# Angle head blades



## DrywallFinisher (Oct 17, 2010)

Im gettin a good deal on a 3" angle head which looks pretty good to me.
The problem is it nameless and stickerless.

It needs two 3" carbide blades and I know where to buy them pretty cheap.

My question is will tape tech blades fit most standard angle heads?
Because the *blades* Im gettin a good deal on are tapetech

Also, do you recommend me doing it my self?
Or should a professional do it?

If I can do it my self can some one explain how?


----------



## taper71 (Dec 9, 2007)

Columbia has a excellent video up on their facebook page it shows you everything you need to know to do it yourself. TT blades should work in whatever angle head except goldblatt I believe.http://www.facebook.com/pages/Columbia-Taping-Tools/136562456385955


----------



## walltools (Sep 15, 2009)

DrywallFinisher said:


> Im gettin a good deal on a 3" angle head which looks pretty good to me.
> The problem is it nameless and stickerless.
> 
> It needs two 3" carbide blades and I know where to buy them pretty cheap.
> ...


Most carbide blades are interchangeable between brands. If you would like us to figure out what brand the angle head is, and install new blades for you, simply ship your Angle Head. We can set two new blades for you for $27.50, plus parts. Call us anytime 877-WAL-TOOL.
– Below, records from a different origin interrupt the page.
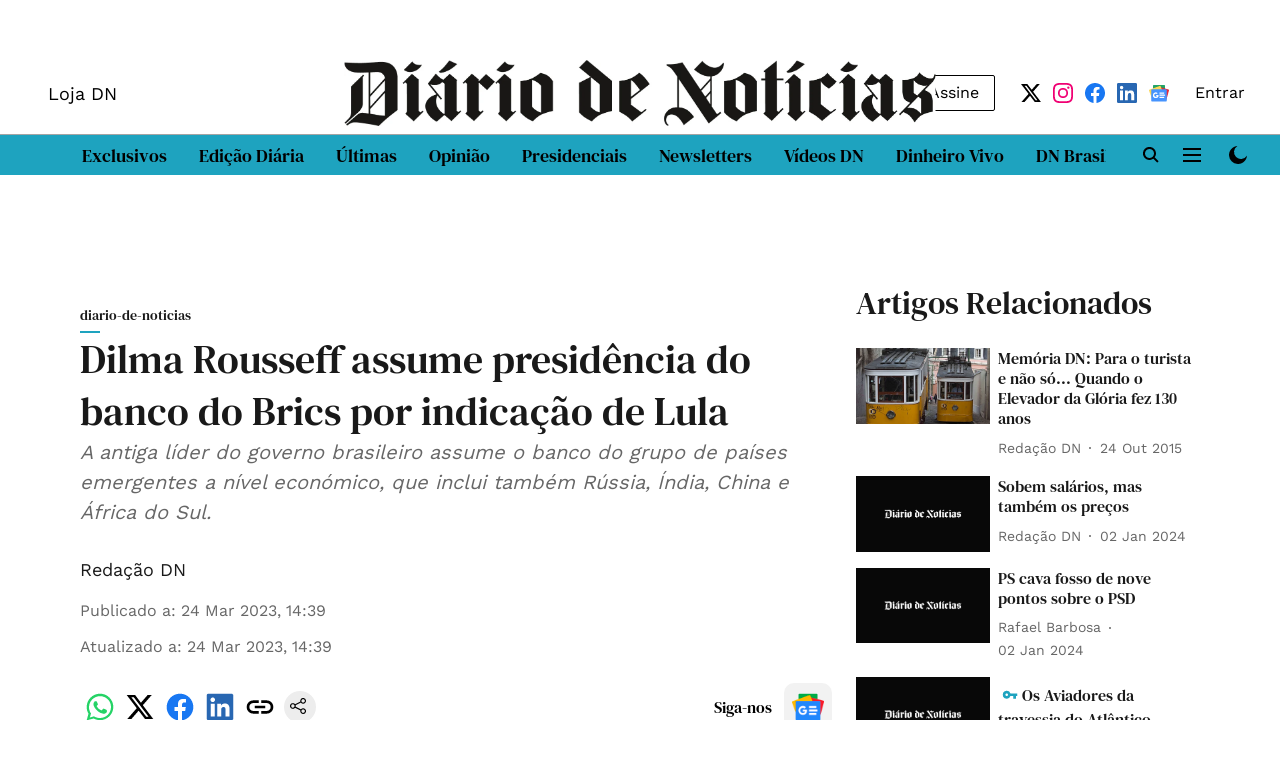

--- FILE ---
content_type: text/html; charset=utf-8
request_url: https://www.google.com/recaptcha/api2/aframe
body_size: 269
content:
<!DOCTYPE HTML><html><head><meta http-equiv="content-type" content="text/html; charset=UTF-8"></head><body><script nonce="lkFQwqv4bK7606BHDD96nw">/** Anti-fraud and anti-abuse applications only. See google.com/recaptcha */ try{var clients={'sodar':'https://pagead2.googlesyndication.com/pagead/sodar?'};window.addEventListener("message",function(a){try{if(a.source===window.parent){var b=JSON.parse(a.data);var c=clients[b['id']];if(c){var d=document.createElement('img');d.src=c+b['params']+'&rc='+(localStorage.getItem("rc::a")?sessionStorage.getItem("rc::b"):"");window.document.body.appendChild(d);sessionStorage.setItem("rc::e",parseInt(sessionStorage.getItem("rc::e")||0)+1);localStorage.setItem("rc::h",'1769765281063');}}}catch(b){}});window.parent.postMessage("_grecaptcha_ready", "*");}catch(b){}</script></body></html>

--- FILE ---
content_type: application/javascript; charset=utf-8
request_url: https://fundingchoicesmessages.google.com/f/AGSKWxVaGBW3fv3CFx5C1XTYHxw_EWelxq8GKTp68WteLVztY-rooognjUCcGpl9nBA-btU3JTnlzpbKIwAyQn0DL3rBEXJ3-iff10NDi5KMH--4aExIElHhwA9sGyoVZkRlt-Zw5apSS5UwisJFS37X3aT_tFHVEHzOrIRvzTcsW16CZXqHytpLjZCuU0GP/_=adslot&/showmarketingmaterial._250ad./gafc.js/viewer/rad?
body_size: -1285
content:
window['25a55a6a-9913-40f7-a8c9-73d53318d2cf'] = true;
And yes, Columbia Taping Tools has some awesome videos on how to set your own blades on their facebook site: http://www.facebook.com/#!/ColumbiaTapingTools :thumbup:

Here are some search results for carbide blades on walltools: http://www.walltools.com/store/catalogsearch/result/?q=carbide+blade&x=22&y=16


----------



## DrywallFinisher (Oct 17, 2010)

Thanks for the offer but I got a friend hooking me up with a pair of 3" TT blades for 12 or 6 bucks 

Thanks for the info guys!


----------